*Travail demandé*.
1. Ces affirmations s'accordent-elles avec l'extrait du Bulletin ? (a) La procédure de redressement judiciaire de la société Filmedis a été ouverte le 16 avril 2012. (b) La société DFL relève du droit belge. (c) Le second appel a été formé le 3 août 2016. Répondez à chacune par oui ou non, avec les mots décisifs du texte cités tels quels.
2. D'après l'extrait du Bulletin, que répondre à ces questions ?
(a) Sur quel article du code de commerce le tribunal s'est-il fondé pour prononcer la nullité ?
(b) De quelle date est l'acte annulé ?
(c) Pour quelle raison la caducité de la première déclaration d'appel a-t-elle été prononcée ?
3. Reproduisez l'extrait du Bulletin à l'identique, en commençant par « 3. La société » et en poursuivant jusqu'à « de procédure civile. ».

Numéro 6 - Juin 2020

Bulletin des arrêts des chambres civiles

Bulletin des arrêts des chambres civiles

Numéro 6 - Juin 2020

DELAIS

2e Civ., 4 juin 2020, n° 18-23.248, n° 18-23.249, (P)

Rejet

Augmentation en raison de la distance – Domaine d'application – Exclusion – Cas – Requête en déféré

En raison de leur connexité, les pourvois n° T 18-23.249 et n° S 18-23.248 sont joints.

Faits et procédure

2. Selon les arrêts attaqués (Paris, 19 octobre 2017 et 23 mars 2018) et les productions, à la suite de l'ouverture, le 16 avril 2012, d'une procédure de redressement judiciaire à l'égard de la société Filmedis, le tribunal de commerce en charge de cette procédure a prononcé, sur le fondement de l'article L. 632-2 du code de commerce, la nullité d'un acte du 25 janvier 2012, par lequel cette société, ultérieurement placée en liquidation judiciaire, avait apporté la totalité de ses actifs à une société de droit luxembourgeois Dynamics Films Library (la société DFL).

3. La société DFL a formé, le 3 août 2016, un premier appel de ce jugement, intimant Mme S..., en qualité de liquidateur judiciaire de la société Filmedis, la société Labrador Films et la société Intercorp International Corporate Activities, puis un second appel, le 5 août 2016, intimant, outre ces mêmes parties, Mme I....

4. Par le premier arrêt attaqué, la cour d'appel a confirmé une ordonnance du conseiller de la mise en état ayant prononcé la caducité de la première déclaration d'appel, faute de conclusions dans le délai de l'article 908 du code de procédure civile.

*Données fournies*.
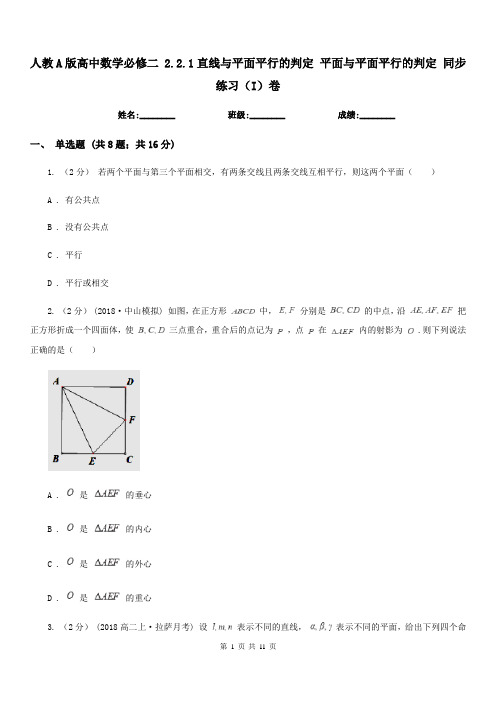 人教A版高中数学必修二2.2.1直线与平面平行的判定平面与平面平行的判定同步练习(I)卷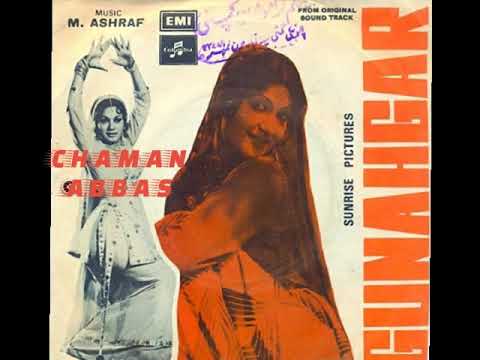 We Toon Pyara Menu Lagan Ae Noor Jehan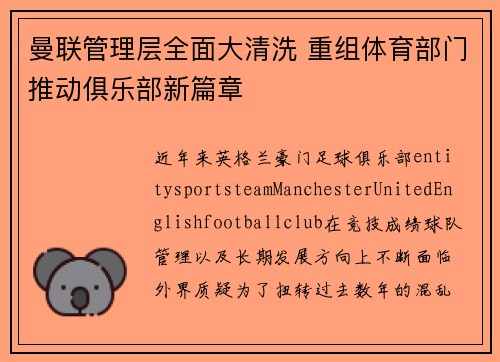 曼联管理层全面大清洗 重组体育部门推动俱乐部新篇章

*Corrigés*.
1.
(a) Oui : « à la suite de l'ouverture, le 16 avril 2012, d'une procédure de redressement judiciaire à l'égard de la société Filmedis »
(b) Non : « une société de droit luxembourgeois Dynamics Films Library »
(c) Non : « puis un second appel, le 5 août 2016 »

2.
(a) L'article L. 632-2 du code de commerce.
(b) Du 25 janvier 2012.
(c) Faute de conclusions dans le délai de l'article 908 du code de procédure civile.

3.
3. La société DFL a formé, le 3 août 2016, un premier appel de ce jugement, intimant Mme S..., en qualité de liquidateur judiciaire de la société Filmedis, la société Labrador Films et la société Intercorp International Corporate Activities, puis un second appel, le 5 août 2016, intimant, outre ces mêmes parties, Mme I....

4. Par le premier arrêt attaqué, la cour d'appel a confirmé une ordonnance du conseiller de la mise en état ayant prononcé la caducité de la première déclaration d'appel, faute de conclusions dans le délai de l'article 908 du code de procédure civile.